> Provided text:
────────
GATOS Y VATOS posted:

Already at the Zora domain in 5 hours? I honestly don't understand people who want to rush through a game as quickly as possible. I don't think I got to the Zora city until the 20th or so hour of playing. There is way, way too much to explore in this game to just run by it, I think it's doing one's self a complete disservice.

Part of the beauty of the game is you can play literally however you want after you get off the plateau. Wanna get the plot done ASAP? Sure, go for it. Feel like exploring first? Awesome. Kill Ganon while bypassing all the divine beasts? You can do that too. I finished the plot fairly fast but didn't feel shortchanged at all because of how much else there was to do in the game.

Spellman
May 31, 2011

Yea, some people emphatically steer you away from Hyrule Castle for fear of initiating the 'end game', but I think if you don't flirt with the idea of visiting the castle early at least once, you're just playing it like any old Zelda game and it's kinda less impactful. I mean cheers to anyone who plays it that way, but accidentally stumbling on the grandeur of some of the game's more cinematic moments is really cool

Breaking into the castle while you're still terrified of Guardians is awesome

acksplode
May 17, 2004



I stayed away from the castle until the very end because it felt more like a hero's journey that way. Frodo wasn't sneaking in and out of Mordor stealing poo poo

Zore
Sep 21, 2010
willfully illiterate, aggressively miserable sourpuss whose sole raison d’etre is to put other people down for liking the wrong things

acksplode posted:

I stayed away from the castle until the very end because it felt more like a hero's journey that way. Frodo wasn't sneaking in and out of Mordor stealing poo poo

Sam totally spends a few weeks doing that though

Spellman
May 31, 2011

Some are Sam and some are Frodo

I was afraid the game was counting my deaths so I played the first half of the game like Solid Snake

Kaubocks
Apr 13, 2011

i never went to hyrule castle early because the game never really gave me a reason to. like all i knew that was there is the end of the game, and why would i try beatings the game when i have some much other game to play?
────────
> Data extracts:
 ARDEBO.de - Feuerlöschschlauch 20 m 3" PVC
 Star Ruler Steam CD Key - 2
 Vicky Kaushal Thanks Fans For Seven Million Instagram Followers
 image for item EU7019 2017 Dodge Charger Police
────────
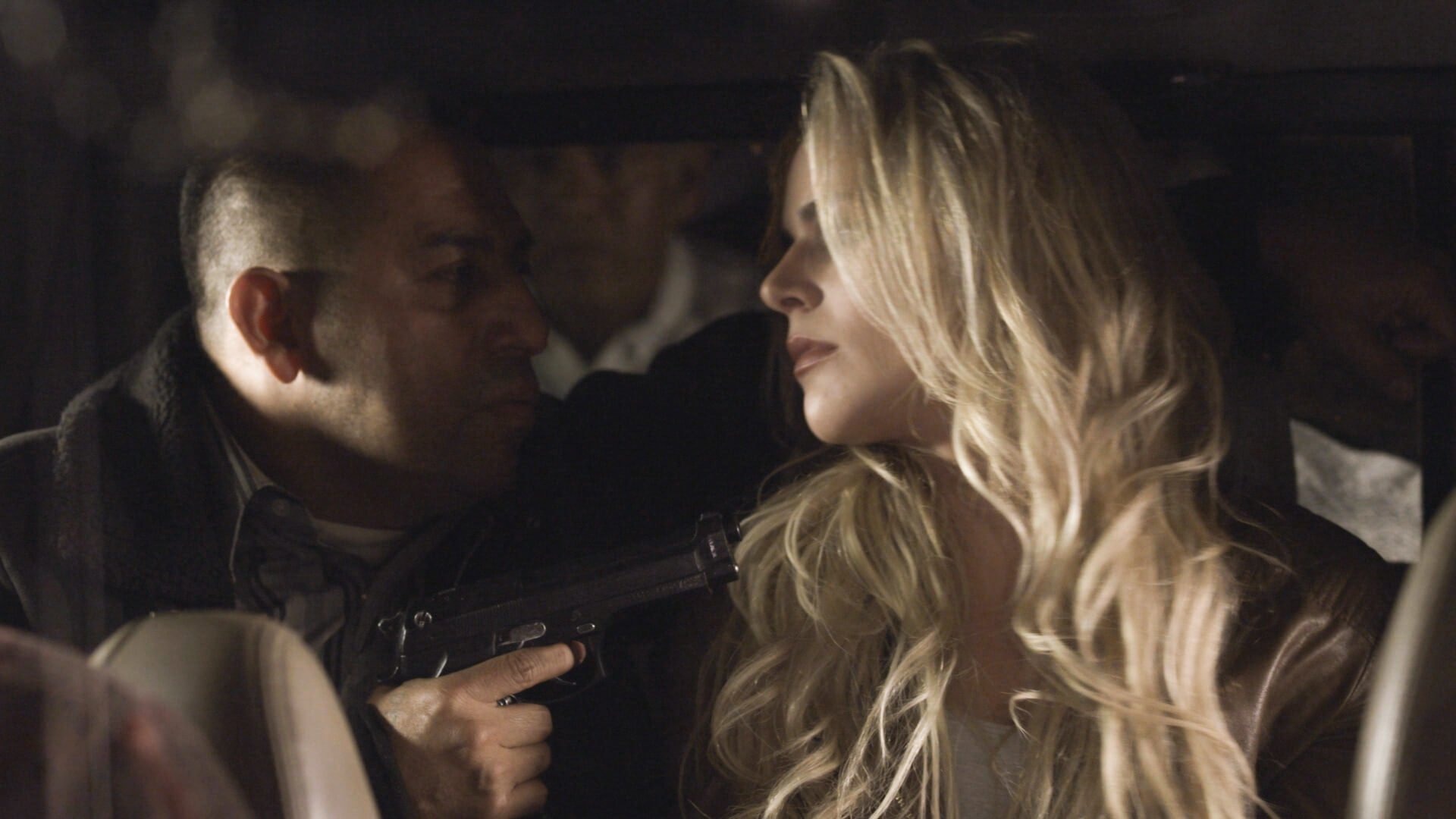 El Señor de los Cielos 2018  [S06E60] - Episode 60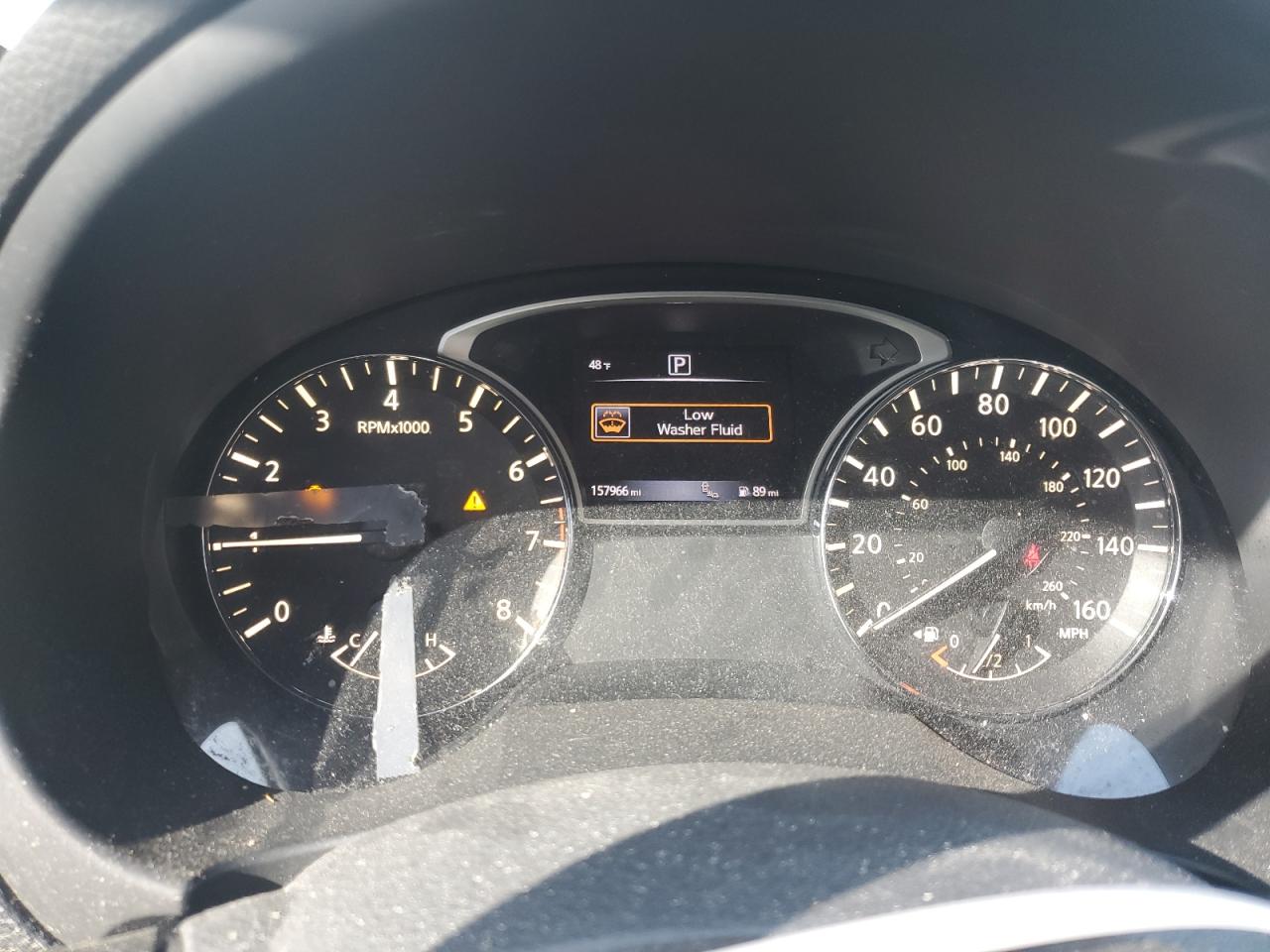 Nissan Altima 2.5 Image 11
────────
> Aim of the exercise:
Repeat the forum thread word for word, beginning at the words "Already at the" and stopping after "in the game.". The entries play no role here.

> Answer section:
Already at the Zora domain in 5 hours? I honestly don't understand people who want to rush through a game as quickly as possible. I don't think I got to the Zora city until the 20th or so hour of playing. There is way, way too much to explore in this game to just run by it, I think it's doing one's self a complete disservice.

Part of the beauty of the game is you can play literally however you want after you get off the plateau. Wanna get the plot done ASAP? Sure, go for it. Feel like exploring first? Awesome. Kill Ganon while bypassing all the divine beasts? You can do that too. I finished the plot fairly fast but didn't feel shortchanged at all because of how much else there was to do in the game.